DIRECTIVE = Write out every line of the entries below as one numbered list, skipping blank lines and leaving out the pictures.
===
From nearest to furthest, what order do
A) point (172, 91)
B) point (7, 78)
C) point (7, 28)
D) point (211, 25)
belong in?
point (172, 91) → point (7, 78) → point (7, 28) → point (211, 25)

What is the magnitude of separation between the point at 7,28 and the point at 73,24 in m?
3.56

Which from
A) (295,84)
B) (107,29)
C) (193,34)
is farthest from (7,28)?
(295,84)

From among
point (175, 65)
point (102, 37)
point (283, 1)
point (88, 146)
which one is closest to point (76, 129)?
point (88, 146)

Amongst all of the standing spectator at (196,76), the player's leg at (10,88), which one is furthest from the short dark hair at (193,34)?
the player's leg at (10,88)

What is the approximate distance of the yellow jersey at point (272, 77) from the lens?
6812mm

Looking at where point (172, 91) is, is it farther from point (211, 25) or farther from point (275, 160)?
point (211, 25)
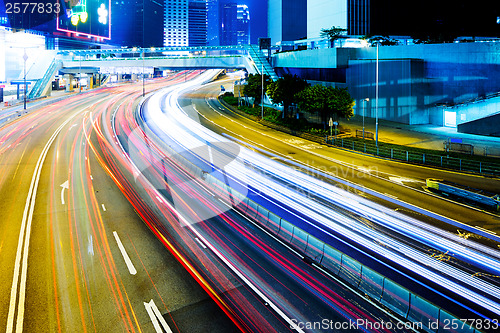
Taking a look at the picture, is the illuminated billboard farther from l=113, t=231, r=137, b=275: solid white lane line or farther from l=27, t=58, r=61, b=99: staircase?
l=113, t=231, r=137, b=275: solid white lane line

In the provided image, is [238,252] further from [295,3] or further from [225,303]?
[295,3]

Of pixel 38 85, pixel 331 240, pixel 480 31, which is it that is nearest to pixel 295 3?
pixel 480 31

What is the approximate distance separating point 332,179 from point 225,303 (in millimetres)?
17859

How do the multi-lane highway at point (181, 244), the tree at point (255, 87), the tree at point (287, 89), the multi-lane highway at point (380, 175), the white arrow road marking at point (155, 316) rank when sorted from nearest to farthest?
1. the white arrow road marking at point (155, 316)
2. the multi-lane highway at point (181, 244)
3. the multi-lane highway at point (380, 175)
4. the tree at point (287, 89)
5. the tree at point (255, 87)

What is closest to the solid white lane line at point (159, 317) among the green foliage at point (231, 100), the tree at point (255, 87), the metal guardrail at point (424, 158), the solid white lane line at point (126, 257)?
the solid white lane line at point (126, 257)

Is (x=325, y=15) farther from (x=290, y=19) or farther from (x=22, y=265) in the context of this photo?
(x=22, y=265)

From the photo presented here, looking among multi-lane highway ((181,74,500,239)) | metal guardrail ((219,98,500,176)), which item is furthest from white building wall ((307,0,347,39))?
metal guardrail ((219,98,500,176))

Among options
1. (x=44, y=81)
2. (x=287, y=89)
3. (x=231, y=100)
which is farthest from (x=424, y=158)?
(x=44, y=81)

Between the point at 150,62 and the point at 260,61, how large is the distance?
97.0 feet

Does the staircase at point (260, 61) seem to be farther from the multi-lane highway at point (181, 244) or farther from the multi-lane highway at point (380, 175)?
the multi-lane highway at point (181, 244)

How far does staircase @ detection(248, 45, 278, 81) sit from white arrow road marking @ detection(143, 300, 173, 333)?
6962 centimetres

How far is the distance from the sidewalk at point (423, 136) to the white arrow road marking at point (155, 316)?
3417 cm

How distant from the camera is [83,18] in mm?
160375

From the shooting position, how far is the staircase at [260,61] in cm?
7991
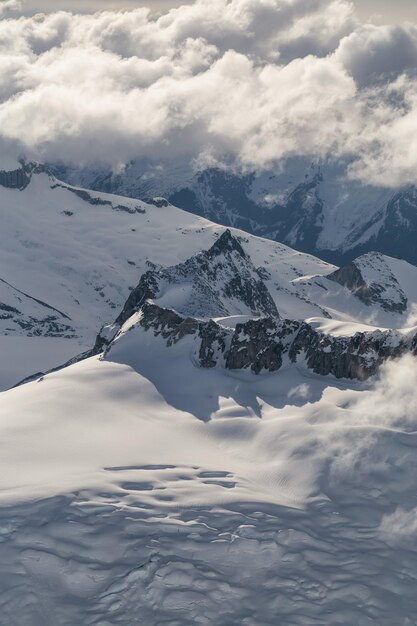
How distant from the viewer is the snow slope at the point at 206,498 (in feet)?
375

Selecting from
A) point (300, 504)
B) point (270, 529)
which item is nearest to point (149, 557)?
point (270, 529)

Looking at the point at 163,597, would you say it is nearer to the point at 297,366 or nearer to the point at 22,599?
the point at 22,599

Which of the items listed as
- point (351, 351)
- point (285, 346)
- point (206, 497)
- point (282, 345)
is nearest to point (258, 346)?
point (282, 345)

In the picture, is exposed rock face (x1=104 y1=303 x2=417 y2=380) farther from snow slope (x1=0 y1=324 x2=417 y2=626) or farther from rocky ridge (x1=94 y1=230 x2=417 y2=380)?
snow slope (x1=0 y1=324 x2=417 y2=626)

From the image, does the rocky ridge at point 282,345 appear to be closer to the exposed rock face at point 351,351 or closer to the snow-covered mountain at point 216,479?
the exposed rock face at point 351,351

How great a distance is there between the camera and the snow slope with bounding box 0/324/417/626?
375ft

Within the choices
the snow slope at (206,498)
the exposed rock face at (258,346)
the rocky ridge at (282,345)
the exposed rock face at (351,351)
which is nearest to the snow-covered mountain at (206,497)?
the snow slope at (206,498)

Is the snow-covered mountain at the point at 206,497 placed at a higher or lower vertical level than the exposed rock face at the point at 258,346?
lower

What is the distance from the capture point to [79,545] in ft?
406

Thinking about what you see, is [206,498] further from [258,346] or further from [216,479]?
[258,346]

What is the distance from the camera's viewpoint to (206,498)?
===
ANSWER TO THE EXERCISE =
1. From nearest to furthest, what order do
2. A) point (172, 91)
3. B) point (7, 78)
4. C) point (7, 28)
5. D) point (211, 25)
6. belong in?
7. point (172, 91) → point (7, 78) → point (7, 28) → point (211, 25)
8. What is the magnitude of separation between the point at 7,28 and the point at 73,24 in m?
9. 3.56
10. Which from
11. A) (295,84)
12. B) (107,29)
13. C) (193,34)
14. is farthest from (7,28)?
15. (295,84)
16. From among
17. point (175, 65)
18. point (102, 37)
19. point (283, 1)
20. point (88, 146)
21. which one is closest to point (76, 129)?
22. point (88, 146)
23. Amongst all of the standing spectator at (196,76), the player's leg at (10,88), which one is furthest from the short dark hair at (193,34)?
24. the player's leg at (10,88)
25. What is the approximate distance of the yellow jersey at point (272, 77) from the lens?
26. 6812mm
27. Looking at where point (172, 91) is, is it farther from point (211, 25) or farther from point (275, 160)?
28. point (211, 25)
29. Taking a look at the picture, is the illuminated billboard farther from l=113, t=231, r=137, b=275: solid white lane line or farther from l=27, t=58, r=61, b=99: staircase?
30. l=113, t=231, r=137, b=275: solid white lane line
31. In the provided image, is [238,252] further from [295,3] or further from [225,303]?
32. [295,3]
33. Of pixel 38 85, pixel 331 240, pixel 480 31, which is it that is nearest to pixel 295 3?
34. pixel 480 31
35. What is the approximate distance separating point 332,179 from point 225,303 (in millimetres)?
36. 17859
37. How do the multi-lane highway at point (181, 244), the tree at point (255, 87), the tree at point (287, 89), the multi-lane highway at point (380, 175), the white arrow road marking at point (155, 316) rank when sorted from nearest to farthest?
38. 1. the white arrow road marking at point (155, 316)
39. 2. the multi-lane highway at point (181, 244)
40. 3. the multi-lane highway at point (380, 175)
41. 4. the tree at point (287, 89)
42. 5. the tree at point (255, 87)
43. What is closest to the solid white lane line at point (159, 317) among the green foliage at point (231, 100), the tree at point (255, 87), the metal guardrail at point (424, 158), the solid white lane line at point (126, 257)?
44. the solid white lane line at point (126, 257)
45. Is (x=325, y=15) farther from (x=290, y=19) or farther from (x=22, y=265) in the context of this photo?
46. (x=22, y=265)
47. From the photo presented here, looking among multi-lane highway ((181,74,500,239)) | metal guardrail ((219,98,500,176)), which item is furthest from white building wall ((307,0,347,39))?
48. metal guardrail ((219,98,500,176))
49. Among options
50. 1. (x=44, y=81)
51. 2. (x=287, y=89)
52. 3. (x=231, y=100)
53. which is farthest from (x=424, y=158)?
54. (x=44, y=81)
55. Between the point at 150,62 and the point at 260,61, how large is the distance?
56. 97.0 feet
57. Does the staircase at point (260, 61) seem to be farther from the multi-lane highway at point (181, 244) or farther from the multi-lane highway at point (380, 175)?
58. the multi-lane highway at point (181, 244)
59. How far does staircase @ detection(248, 45, 278, 81) sit from white arrow road marking @ detection(143, 300, 173, 333)?
60. 6962 centimetres
61. How far is the distance from the sidewalk at point (423, 136) to the white arrow road marking at point (155, 316)?
62. 3417 cm
63. How distant from the camera is [83,18] in mm?
64. 160375
65. From the shooting position, how far is the staircase at [260,61] in cm?
66. 7991
67. How distant from the viewer is the snow slope at the point at 206,498 (in feet)?
68. 375
69. Selecting from
70. A) point (300, 504)
71. B) point (270, 529)
72. which item is nearest to point (149, 557)?
73. point (270, 529)
74. Looking at the point at 163,597, would you say it is nearer to the point at 297,366 or nearer to the point at 22,599?
75. the point at 22,599
76. Which of the items listed as
77. - point (351, 351)
78. - point (285, 346)
79. - point (206, 497)
80. - point (282, 345)
81. is nearest to point (258, 346)?
82. point (282, 345)
83. In the picture, is exposed rock face (x1=104 y1=303 x2=417 y2=380) farther from snow slope (x1=0 y1=324 x2=417 y2=626) or farther from rocky ridge (x1=94 y1=230 x2=417 y2=380)?
84. snow slope (x1=0 y1=324 x2=417 y2=626)
85. From the image, does the rocky ridge at point 282,345 appear to be closer to the exposed rock face at point 351,351 or closer to the snow-covered mountain at point 216,479?
86. the exposed rock face at point 351,351
87. How great a distance is there between the camera and the snow slope with bounding box 0/324/417/626?
88. 375ft
89. Within the choices
90. the snow slope at (206,498)
91. the exposed rock face at (258,346)
92. the rocky ridge at (282,345)
93. the exposed rock face at (351,351)
94. which is nearest to the snow-covered mountain at (206,497)?
95. the snow slope at (206,498)
96. Is the snow-covered mountain at the point at 206,497 placed at a higher or lower vertical level than the exposed rock face at the point at 258,346?
97. lower
98. What is the distance from the capture point to [79,545] in ft?
99. 406
100. Thinking about what you see, is [206,498] further from [258,346] or further from [216,479]?
101. [258,346]
102. What is the distance from the camera's viewpoint to (206,498)?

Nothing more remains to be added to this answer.